In short, NestedText is a file format for holding structured data.

The following resources can explain more if you are unfamiliar with it:

What is NT4C

NT4C is a NestedText parser implementation written in accordance with the C23 standard of the C programming language. It includes the following features:

  • Compliance: NT4C aims to comply with the latest version of the NestedText specification. However, it is currently only compliant with the Minimal NestedText specification.

  • Performance: NT4C is fast as it does not involve any heap memory allocations. It also avoids unnecessary memory copying by directly referencing the input text in the resulting graph.

  • Compactness: The NT4C parser is implemented in a single header file with no dependencies other than the standard C library.

  • Embedding: The NT4C parser is easily reusable in other projects with a simple API that includes a few key functions, primarily nt_parse().

  • Callbacks: NT4C parses the entire document and calls a callback function provided by the application to inform it about each NestedText unit.

  • Tree model: If sufficient memory is provided to the NT4C parser, it constructs a graph where each node directly references a segment from the input text.
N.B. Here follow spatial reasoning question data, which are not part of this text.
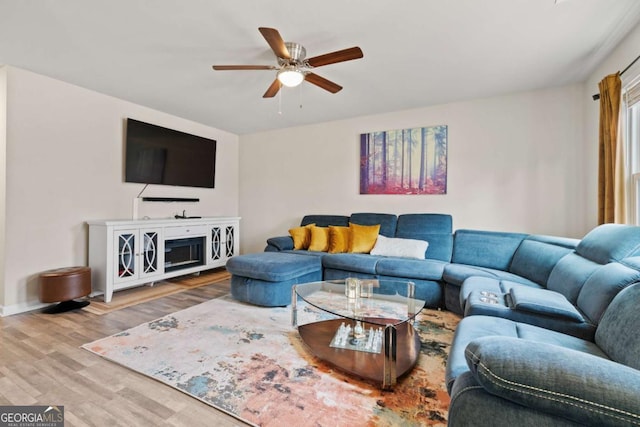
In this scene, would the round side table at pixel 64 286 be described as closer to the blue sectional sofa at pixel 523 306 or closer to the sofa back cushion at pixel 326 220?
the blue sectional sofa at pixel 523 306

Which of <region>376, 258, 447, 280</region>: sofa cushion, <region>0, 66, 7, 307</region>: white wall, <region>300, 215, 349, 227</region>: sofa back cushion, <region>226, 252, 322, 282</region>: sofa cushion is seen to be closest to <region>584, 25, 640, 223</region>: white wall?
<region>376, 258, 447, 280</region>: sofa cushion

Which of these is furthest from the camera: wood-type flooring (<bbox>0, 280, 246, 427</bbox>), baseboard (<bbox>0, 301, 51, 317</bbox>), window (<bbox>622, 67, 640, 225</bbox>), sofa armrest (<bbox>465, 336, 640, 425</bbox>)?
baseboard (<bbox>0, 301, 51, 317</bbox>)

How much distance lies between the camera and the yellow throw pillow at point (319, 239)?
12.5 ft

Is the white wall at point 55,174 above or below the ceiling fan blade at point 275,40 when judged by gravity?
below

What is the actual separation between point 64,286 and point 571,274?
4.34 m

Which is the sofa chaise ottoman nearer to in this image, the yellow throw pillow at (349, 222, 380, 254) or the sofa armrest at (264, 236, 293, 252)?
the sofa armrest at (264, 236, 293, 252)

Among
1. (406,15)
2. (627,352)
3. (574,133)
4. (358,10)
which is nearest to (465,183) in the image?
(574,133)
  • Portability: NT4C builds and functions on Linux. It should be relatively simple to make it run on most other platforms as long as the platform provides the C standard library.

  • Encoding: NT4C expects UTF-8 encoding of the input text and does not attempt to detect Unicode encoding errors.

  • Permissive license: NT4C is available under the MIT license.

Using NT4C

Parsing NestedText

To parse a NestedText document, you can include the nt4c.h header file directly in your codebase. The parser is implemented in a single C header file for easy integration.

The main functions to use are nt_parse() and nt_parser_parse(). The former is a convenience function for simple callback based parsing whereas the latter takes a pointer to the NT_PARSER structure as its first argument and is to be used for customized parsing.

The NT_PARSER structure stores parsing configuration and the parsing process state. By default, it can handle up to NT_PARSER_NCOUNT nodes in its internal memory. However, you can use the nt_parser_set_memory function to work with a custom array of NT_NODE structures.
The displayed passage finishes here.